As treatment began last year, her daughters shaved her head for her. Her friends and co-workers at VA all supported her during the cancer battle too. Chief’s fans at the game learned why Tracy is such an inspiration. Part of her military experience includes the distinction of being among the first of 200 women ever to forward deploy into an ongoing US Military conflict. She was an Aviation Boatswain’s Mate that directed aircraft on the USS Kittyhawk. During peacetime she had missions and ports of call throughout Southeast Asia before her duties led her to the Persian Gulf war zone and Operation Enduring Freedom during the War on Terror.
As a cancer survivor, Tracy continues her journey as the secretary for VA’s Police force at Spokane’s Mann-Grandstaff VA Medical Center. “I’m so grateful to work at VA and the reasonable accommodations they offer to staff when these very personal health challenges come into play. I like to be busy, and I would have gone ‘nuts’ without work. I just want to say thank you to everyone who has been so tremendous and helpful. You all have lifted me and my family up and I am extremely grateful.”

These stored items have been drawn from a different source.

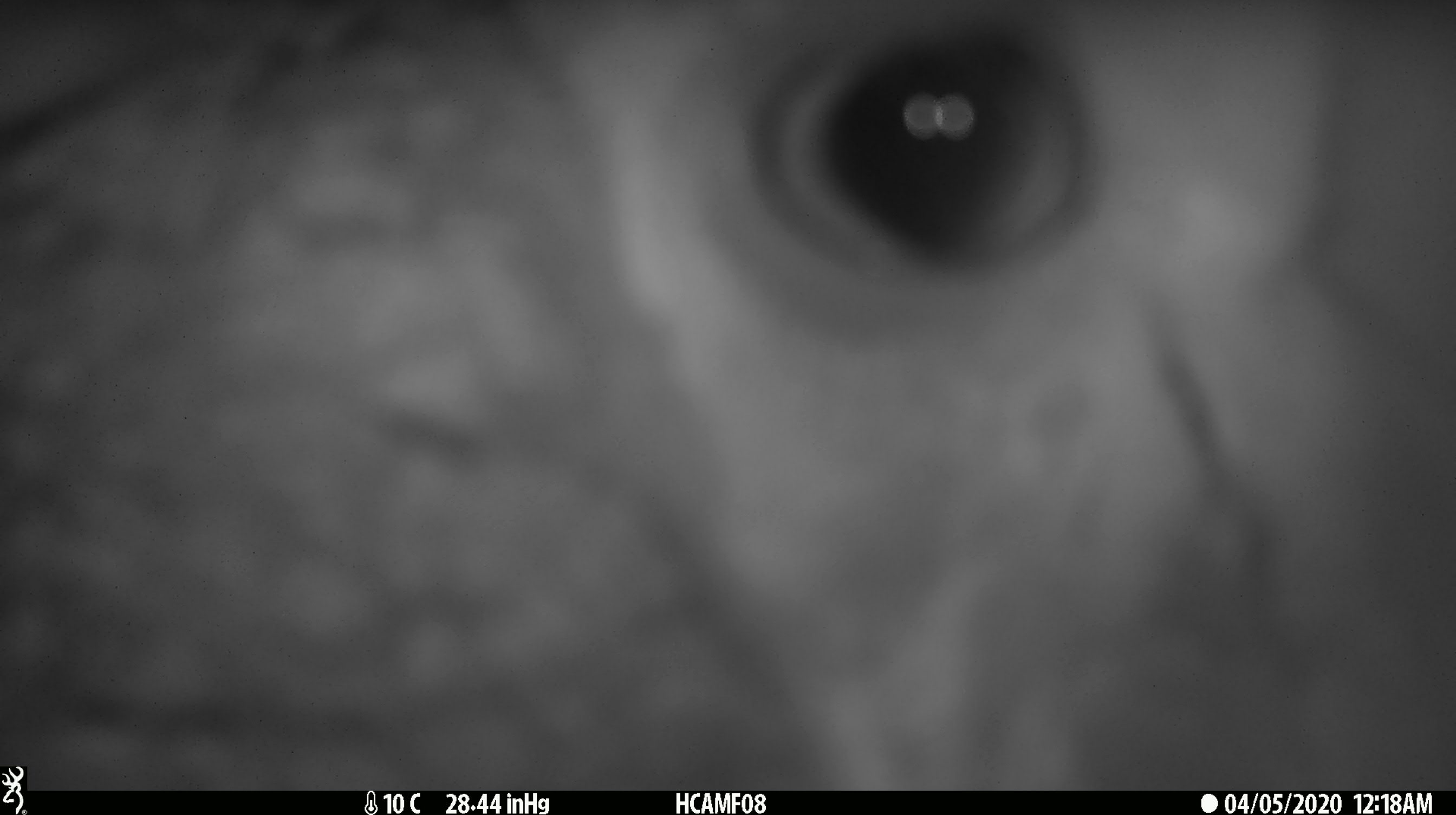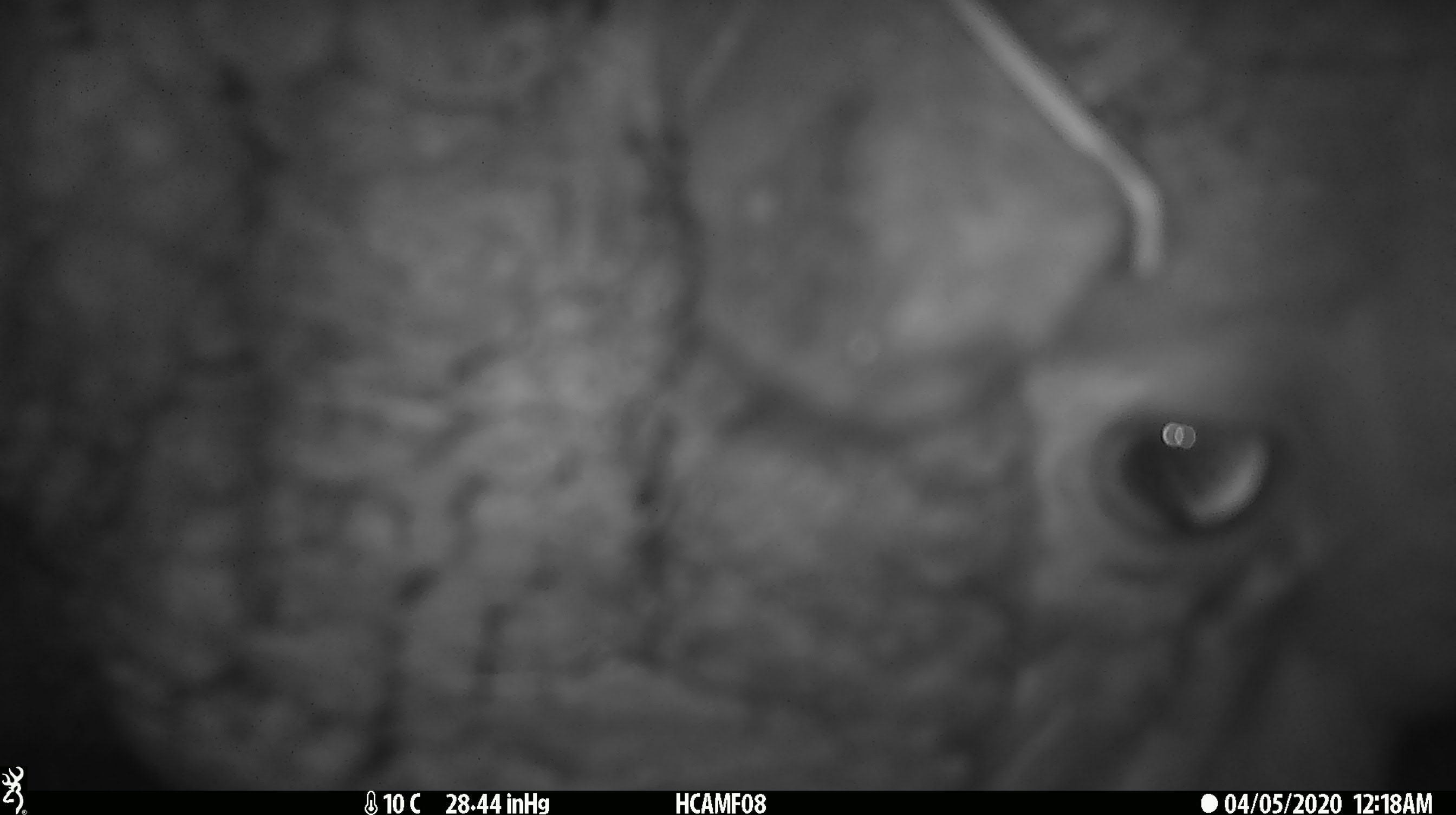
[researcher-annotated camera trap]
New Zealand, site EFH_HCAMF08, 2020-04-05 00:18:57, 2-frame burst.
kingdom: Animalia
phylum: Chordata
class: Mammalia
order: Artiodactyla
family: Bovidae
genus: Ovis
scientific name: Ovis aries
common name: domestic sheep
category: sheep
Sheep (domestic sheep) (Ovis aries).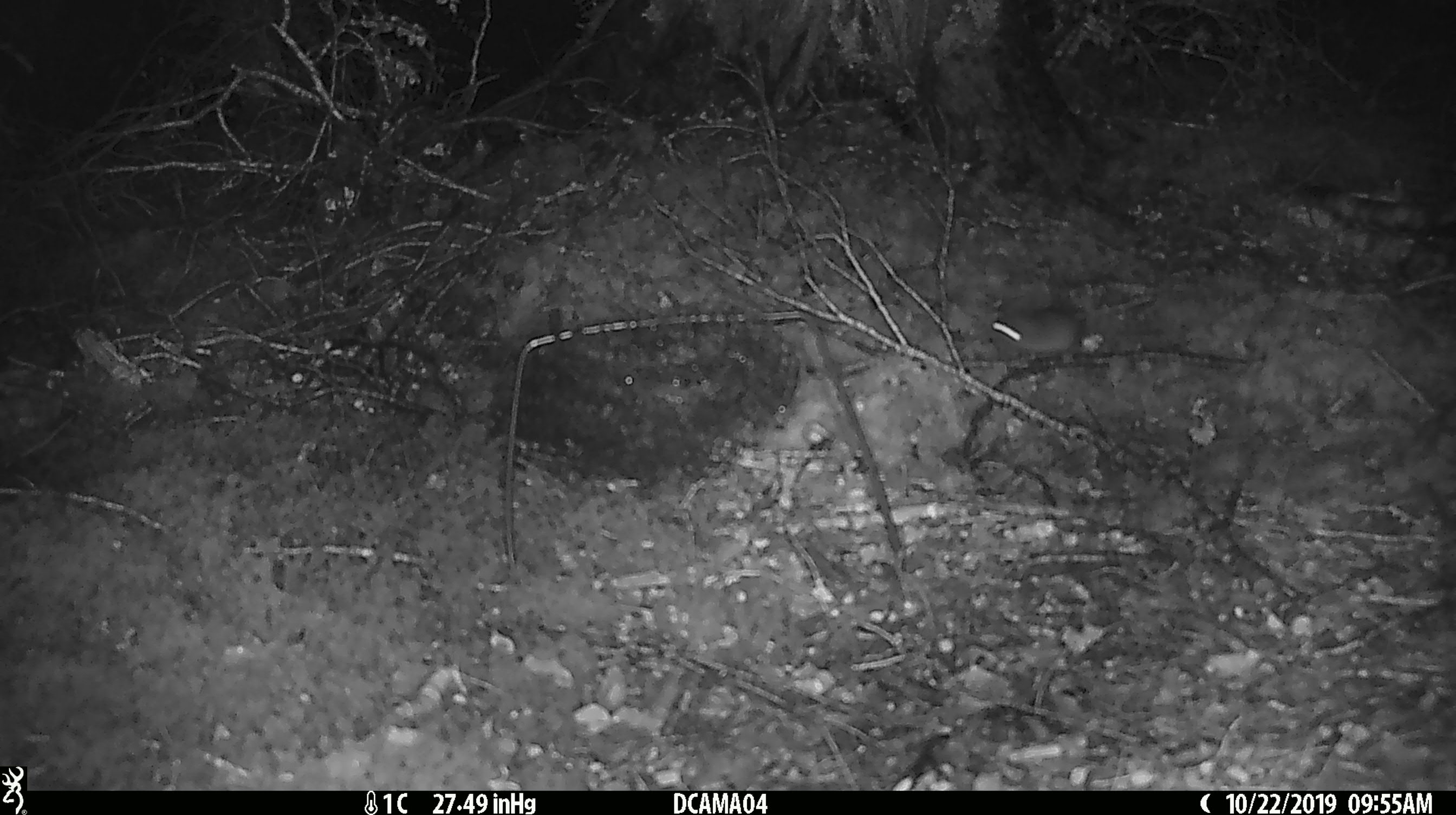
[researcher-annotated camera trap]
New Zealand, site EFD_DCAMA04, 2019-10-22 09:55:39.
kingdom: Animalia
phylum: Chordata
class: Mammalia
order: Rodentia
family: Muridae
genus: Mus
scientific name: Mus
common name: mouse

If she had a microphone while standing at center ice, Tracy would have shared some strong advice for anyone receiving a cancer diagnosis. “Get tested whether no one in your family had it before or not. Never be afraid to ask questions, not just from your doctors but others who have been through it before. They might have tips to help with side effects, food ideas, or simply a sounding board. You need support so don’t be afraid to ask for help. You cry when you cry and then you wipe your face and find the positive.” Tracy even shared an inspiring quote from Joanne Clancy, “be the kind of woman who, when your feet hit the floor each morning, the devil says, ‘Oh no! She’s up!’ I use it for everyday life and remind myself cancer can ‘kiss it.”